Since this approach was very successful on a number of client projects we have done, we also rolled the approach into our own IoT framework, CallBox. After several iterations of various repository and documentation approaches, we landed on the system_interfaces approach for CallBox simply because it worked and worked really well. It has become a key communication tool for our developers and has reduced confusion across our teams. We have used this approach to successfully iterate through a number of versions of CallBox while maintaining functionality.

Challenges and Limitations

While this approach has been great for us, we know there is no perfect solution to managing this type of software complexity. While it has certainly reduced compatibility issues, it has not eliminated them completely. Good testing and quality assurance are still important to ensuring the end products work as expected. Additionally, there are still limitations to the types of code generation possible from the system interfaces. For example, generating MQTT messages for embedded code in C aren’t as great as their Typescript counterparts. 
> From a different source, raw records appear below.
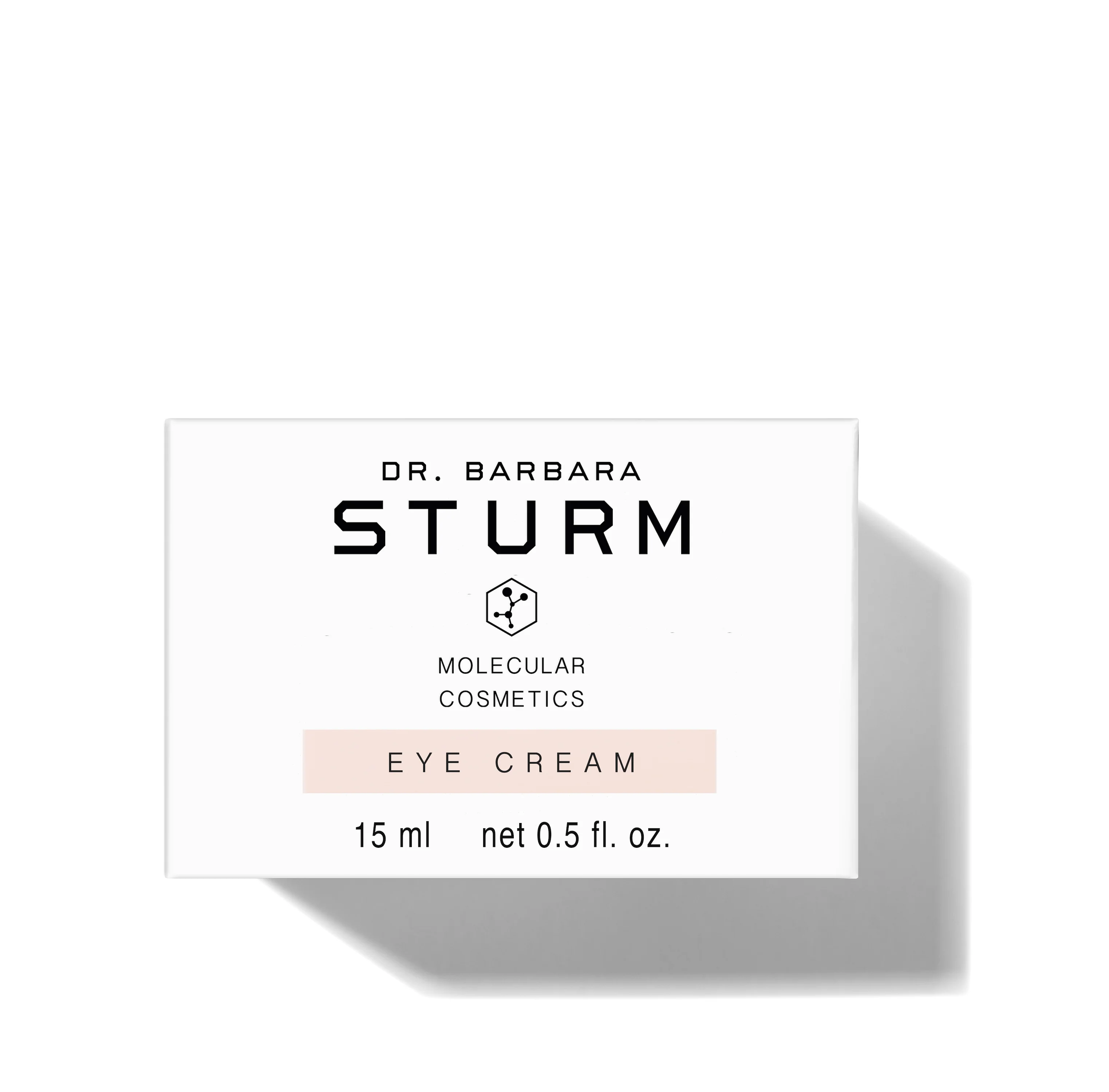 Dr. Barbara Sturm Eye Cream - Image 3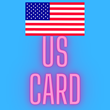 100$Card Global👌PAY IN ANY Services✅any Subscriptions✔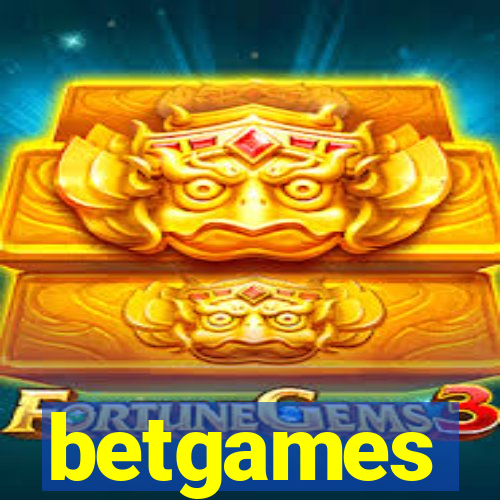 betgames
It is also not easy to implement something like this in a brown-field project. Having everyone on-board with the approach is critical, because it can feel like this slows down the development process for some developers. You can hear the conversation in your head: “Ugh. I have to wait for this system interfaces PR to get approved before I can even start working on this new feature…”.

However, for us, the benefits very much outweigh the limitations.

Conclusion:

Navigating the intricate landscape of code organization and system architecture in the realm of Internet of Things (IoT) development is no small feat. Our journey through the complex terrain of monorepos and polyrepos has led us to a hybrid solution that has streamlined our processes and bolstered our team’s efficiency: a polyrepo of monorepos, interconnected through a system_interfaces repository. This unique setup has not only addressed the inherent complexities of IoT systems—spanning embedded devices, cloud services, and user interfaces—but has also provided a scalable framework that adapts to evolving project requirements. The system_interfaces repository, acting as a single source of truth, has enhanced communication across teams, reduced integration headaches, and ensured consistency across our diverse components.

As we share our experiences and the practical steps toward implementing and managing this hybrid approach, it’s clear that while no solution is without its challenges, the benefits we’ve reaped have been substantial. From improving version control to facilitating seamless component integration and promoting effective documentation practices, this strategy has empowered us to tackle the complexities of IoT development head-on. Our case study with CallBox underscores the viability and success of this approach, demonstrating its potential to not only streamline development processes but also to foster innovation within the IoT space. Embracing such strategies requires a commitment to adaptation and continuous improvement, but as we’ve seen, the rewards can significantly outweigh the hurdles, paving the way for more robust, flexible, and maintainable systems in the fast-evolving world of technology.